╭─ Trecho do documento

O coração bate com força, querendo bombear sangue para as almas anêmicas. Mas onde está todo mundo? Correndo atrás da bolsa de grife, do iPod, do iPad, do corpo perfeito, do prazer máximo, da eternidade... ou de coisa nenhuma.

Tudo menos parar, pensar, contemplar. "Se eu paro pra pensar, desmorono."

Enquanto isso, a Morte enrola e desenrola seu rabo curvo atrás da porta, estreita os olhos, espreita, palita os dentes e... espera.

A menina complicada, lunática, enluarada, olhava atentamente os rostos adultos na grande mesa onde se lançavam de um lado para outro palavras e gestos como facas ou plumas. Ah, e os olhares... Amar para ela era natural como as cores e perfumes no jardim da mãe. Era assim para todos?

Ela consigo resolvia: claro que todos se amam. Ninguém vive de restos. Ninguém mente tão bem, com esses sorrisos e frases delicadas. E saía para brincar. Quando a vida não foi mais brincadeira, ela ainda queria adivinhar: esses se amam, seu silêncio é cumplicidade ou tédio? Querem estar longe ou gostam de estar perto? As amigas a chamavam de romântica: quem ainda se interessa por isso? Curte o momento! E riam.

Mas ela haveria de morrer achando que sem amor não valia a pena nem o primeiro passo na ponte que levava ao castelo.

╰─
╭─ Registros fornecidos

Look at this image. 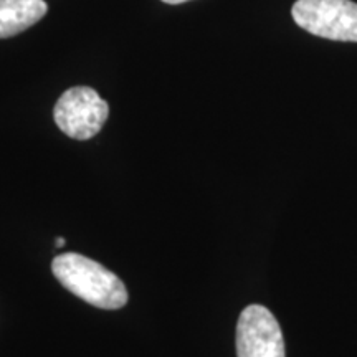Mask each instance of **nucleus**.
I'll list each match as a JSON object with an SVG mask.
<instances>
[{"mask_svg": "<svg viewBox=\"0 0 357 357\" xmlns=\"http://www.w3.org/2000/svg\"><path fill=\"white\" fill-rule=\"evenodd\" d=\"M52 271L75 296L101 310H121L128 289L113 271L79 253H61L52 261Z\"/></svg>", "mask_w": 357, "mask_h": 357, "instance_id": "nucleus-1", "label": "nucleus"}, {"mask_svg": "<svg viewBox=\"0 0 357 357\" xmlns=\"http://www.w3.org/2000/svg\"><path fill=\"white\" fill-rule=\"evenodd\" d=\"M55 242H56L55 245H56L58 248H63V247H65V238H63V236H58Z\"/></svg>", "mask_w": 357, "mask_h": 357, "instance_id": "nucleus-6", "label": "nucleus"}, {"mask_svg": "<svg viewBox=\"0 0 357 357\" xmlns=\"http://www.w3.org/2000/svg\"><path fill=\"white\" fill-rule=\"evenodd\" d=\"M108 114V102L88 86L66 89L53 109V118L61 132L78 141L96 136L105 126Z\"/></svg>", "mask_w": 357, "mask_h": 357, "instance_id": "nucleus-3", "label": "nucleus"}, {"mask_svg": "<svg viewBox=\"0 0 357 357\" xmlns=\"http://www.w3.org/2000/svg\"><path fill=\"white\" fill-rule=\"evenodd\" d=\"M162 2H166V3H171V6H177V3H184V2H189V0H162Z\"/></svg>", "mask_w": 357, "mask_h": 357, "instance_id": "nucleus-7", "label": "nucleus"}, {"mask_svg": "<svg viewBox=\"0 0 357 357\" xmlns=\"http://www.w3.org/2000/svg\"><path fill=\"white\" fill-rule=\"evenodd\" d=\"M47 12L45 0H0V38L24 32Z\"/></svg>", "mask_w": 357, "mask_h": 357, "instance_id": "nucleus-5", "label": "nucleus"}, {"mask_svg": "<svg viewBox=\"0 0 357 357\" xmlns=\"http://www.w3.org/2000/svg\"><path fill=\"white\" fill-rule=\"evenodd\" d=\"M291 15L298 26L316 37L357 42V3L352 0H296Z\"/></svg>", "mask_w": 357, "mask_h": 357, "instance_id": "nucleus-2", "label": "nucleus"}, {"mask_svg": "<svg viewBox=\"0 0 357 357\" xmlns=\"http://www.w3.org/2000/svg\"><path fill=\"white\" fill-rule=\"evenodd\" d=\"M236 357H284L283 333L265 306L245 307L236 323Z\"/></svg>", "mask_w": 357, "mask_h": 357, "instance_id": "nucleus-4", "label": "nucleus"}]
</instances>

╰─

## [Enunciado 1]
Extraia do trecho do documento a passagem que começa em "Enquanto isso, a" e segue até "momento! E riam.".
## [Enunciado 2]
Responda, com base no trecho do documento:
(a) Onde a Morte enrola e desenrola seu rabo curvo?
(b) De que as amigas chamavam a menina?
(c) Com o que se compara o amor, que para a menina era natural?

## [Resposta completa 1]
Enquanto isso, a Morte enrola e desenrola seu rabo curvo atrás da porta, estreita os olhos, espreita, palita os dentes e... espera.

A menina complicada, lunática, enluarada, olhava atentamente os rostos adultos na grande mesa onde se lançavam de um lado para outro palavras e gestos como facas ou plumas. Ah, e os olhares... Amar para ela era natural como as cores e perfumes no jardim da mãe. Era assim para todos?

Ela consigo resolvia: claro que todos se amam. Ninguém vive de restos. Ninguém mente tão bem, com esses sorrisos e frases delicadas. E saía para brincar. Quando a vida não foi mais brincadeira, ela ainda queria adivinhar: esses se amam, seu silêncio é cumplicidade ou tédio? Querem estar longe ou gostam de estar perto? As amigas a chamavam de romântica: quem ainda se interessa por isso? Curte o momento! E riam.

## [Resposta completa 2]
(a) Atrás da porta.
(b) De romântica.
(c) Com as cores e os perfumes no jardim da mãe.